Works great when making my cannabis gummies. Not much is needed. You still kinda get the taste of it right away but it's not a flavor that is so overwhelming that that is all you taste. Most people don't recognize it.. but since I had used the powdered in the past it was something I was trying to find with the liquid.
H**S
Magic in the kitchen: a quarter sized dollup of lecithin--Are you kidding me?? Abra-cadabra-ca-boom--You are GONE!
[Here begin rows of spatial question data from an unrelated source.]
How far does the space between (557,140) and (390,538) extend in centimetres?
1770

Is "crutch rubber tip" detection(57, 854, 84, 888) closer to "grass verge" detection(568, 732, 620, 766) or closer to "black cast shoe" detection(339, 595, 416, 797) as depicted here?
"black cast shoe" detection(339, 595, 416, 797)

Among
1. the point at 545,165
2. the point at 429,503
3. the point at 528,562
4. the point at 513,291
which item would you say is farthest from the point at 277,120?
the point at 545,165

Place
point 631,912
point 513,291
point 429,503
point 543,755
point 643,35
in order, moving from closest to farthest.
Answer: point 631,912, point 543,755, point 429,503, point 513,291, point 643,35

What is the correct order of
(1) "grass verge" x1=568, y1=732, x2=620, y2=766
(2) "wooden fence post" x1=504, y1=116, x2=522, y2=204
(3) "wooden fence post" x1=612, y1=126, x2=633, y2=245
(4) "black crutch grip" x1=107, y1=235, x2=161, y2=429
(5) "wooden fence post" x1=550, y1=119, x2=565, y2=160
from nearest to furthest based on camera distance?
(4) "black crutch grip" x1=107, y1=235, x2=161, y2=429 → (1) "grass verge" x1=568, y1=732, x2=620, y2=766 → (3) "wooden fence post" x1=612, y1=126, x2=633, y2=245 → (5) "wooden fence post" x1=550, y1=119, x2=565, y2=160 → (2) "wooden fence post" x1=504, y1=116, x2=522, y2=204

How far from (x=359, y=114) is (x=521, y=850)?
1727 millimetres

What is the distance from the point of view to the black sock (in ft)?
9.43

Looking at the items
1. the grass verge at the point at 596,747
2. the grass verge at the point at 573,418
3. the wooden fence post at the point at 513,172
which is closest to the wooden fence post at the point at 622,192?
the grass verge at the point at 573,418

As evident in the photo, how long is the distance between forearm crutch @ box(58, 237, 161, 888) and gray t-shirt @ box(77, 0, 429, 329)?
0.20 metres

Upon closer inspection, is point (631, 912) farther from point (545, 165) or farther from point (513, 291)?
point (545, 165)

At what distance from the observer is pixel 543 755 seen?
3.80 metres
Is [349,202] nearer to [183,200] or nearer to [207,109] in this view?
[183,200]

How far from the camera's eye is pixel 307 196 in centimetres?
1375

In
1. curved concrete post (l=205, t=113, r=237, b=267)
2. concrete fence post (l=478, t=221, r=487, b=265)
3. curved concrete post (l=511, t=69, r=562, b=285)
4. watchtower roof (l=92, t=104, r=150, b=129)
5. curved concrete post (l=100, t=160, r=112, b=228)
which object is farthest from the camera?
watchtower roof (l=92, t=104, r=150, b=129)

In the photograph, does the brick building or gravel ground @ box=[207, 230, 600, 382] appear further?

Apparently, the products works great, though I don't really have much direct evidence. I use egg replacer in a crepe batter, like enough for 4 to 6 eggs, and want to add the amount of soy lecithin to match. The only directions I found was to add a quarter sized dollop to a dough mix starting with 5 cups of flour. Now that takes us back to the bad old days pinches of this and that, and heaping cups of whatever that appeared in our great grandmother's recipes. The big revolution in baking was to express measurements in cups and teaspoons and weights in grams, etc. So, I am not going to give this product a 5 star rating until they present us with an amount of their product for 4 eggs, in teaspoons, and I'll wing it from there.
J**S
Prevents coconut oil from solidifying at room temperature and mixed with MCT oil
The mixture of coconut oil and MCT oil is improved by adding a small amount of soy lecithin. This mixture is used for people with Alzheimer's and other brain diseases. It helps prevent the coconut oil from solidifying at room temperatures under about 70 degrees and improves the mixture so that the two oils do not separate after being mixed.